Photo Pinsonneault : Maurice Duplessis et ses soeurs, Margueritte, Jeanne, Etiennette, et Gabrielle
Juriste Curé
Du corporatisme à l’affairisme des syndicats catholiques
Le changement d’organisation au sein des syndicats prend son origine d’une « ferveur corporatiste [qui], à la confédération des travailleurs catholiques du Canada (CTCC) comme chez beaucoup d’intellectuels catholiques, commence à battre de l’aile pour être largement discréditée après la Seconde Guerre mondiale. Le corporatisme est trop associé aux régimes fascistes qui se sont servis de la corporation en Europe pour dissoudre les syndicats libres, y inclut les syndicats chrétiens ou catholiques. […] Ces dirigeants ne font pratiquement plus allusion au corporatisme après la guerre, préférant lui substituer l’expression «organisation professionnelle» ou en traiter comme un jalon vers la «démocratie industrielle»[…] Le projet émane directement de l’idée de réforme de l’entreprise, projet mis de l’avant par un groupe de jeunes clercs catholiques, et qui est reprise par des syndicats affiliés à la Confédération des travailleurs catholiques du Canada (CTCC) » [Jacques Rouillard, La grève de l’amiante de 1949 et le projet de réforme de l’entreprise, 2000]. Ce chambardement dans la structure du syndicalisme catholique cache un autre conflit idéologique. Ces "jeunes clercs" dont parlent Rouillard sont principalement dominicains, réformateurs et militants forcenés, voire opiniâtres, inspirés par les idées françaises plutôt que romaines, en opposition aux jésuites plus conservateurs et traditionalistes [i] mais tout de même libéraux. Aujourd'hui, nous dirions, la gauche contre la droite... révolutionnaire contre réactionnaire.

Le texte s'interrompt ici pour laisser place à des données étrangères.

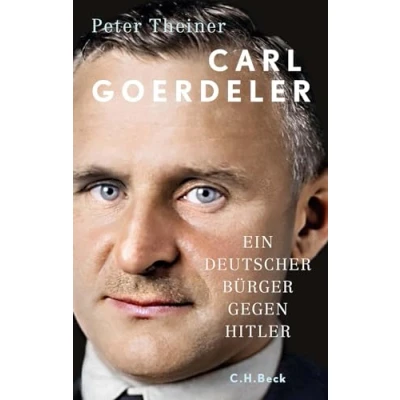 Abbildung von Carl Goerdeler: Ein deutscher Bürger gegen Hitler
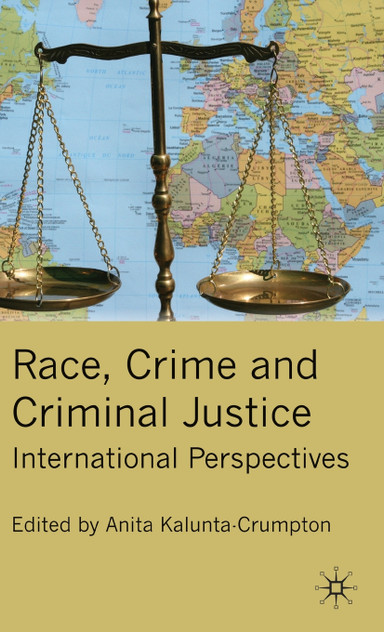 Race, Crime and Criminal Justice Race, Crime and Criminal Justice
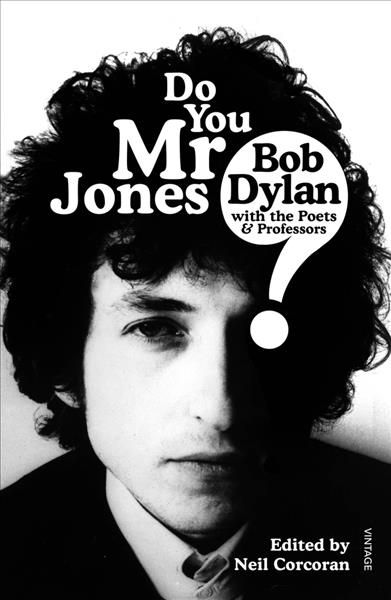 Do You, Mr Jones? By Neil Corcoran (editor) 9781784706807 (Paperback)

Cette gauche opiniâtre, souvent dominicaine prend le point de vu assez similaire à ce que l'évêque de Chicoutimi, Mgr Melançon a exprimé en 1948 : "les sociologues et les économistes [!] constatent que le simple régime de salariat n’entretient pas assez chez l’ouvrier le souci du travail compétent et honnête [!], ne cultive pas une équitable distribution des profits de l’entreprise. Le Capital et le Travail trouveront grand avantage à faire évoluer leurs relations dans le sens de l’association, c’est-à-dire vers une participation plus effective des travailleurs à la vie de l’entreprise, à sa gestion et aux profits qui en résultent ».[Jacques Rouillard, p. 34, 2000]. Autrement dit, le problème ne vient pas de l’entrepreneur endetté qui exige plus de travail parce qu’il doit augmenter son profit afin de rembourser les intérêts de son emprunt aux créanciers, non, le problème c’est que les travailleurs ne participent pas assez à l’organisation de leur propre travail. Bien sûr, les employés vont exiger d’eux-mêmes de travailler comme des esclaves ! De cette incompréhension viennent tous les problèmes de négociations. L’employé a raison, le genre de travail qu’il accomplit n’a rien d’humain. Or, l’employeur aussi a raison ; il en exige toujours plus, puisqu’il doit rentabiliser son investissement pour ainsi rembourser son prêt et parfois même satisfaire les actionnaires. Et s’il ne rembourse pas son prêt ou ne satisfait pas les actionnaires, tout son monde s’écroule. Aucune entente n’est possible. Certaines petites crapules en profiteront pour se faire une réputation en prenant la part des travailleurs, vous verrez.
[i] http://www.erudit.org/revue/mensaf/2004/v5/n1/1024388ar.pdf p16 « C'est donc la France qui servira de modèle aux intellectuels catholiques québécois ainsi qu'à de nombreux clercs ayant étudié dans ses universités. L'Université catholique de Louvain, en Belgique, fut également un lieu d'étude pour nombre d'entre eux. » Et page 9 pour la description des deux antagonistes.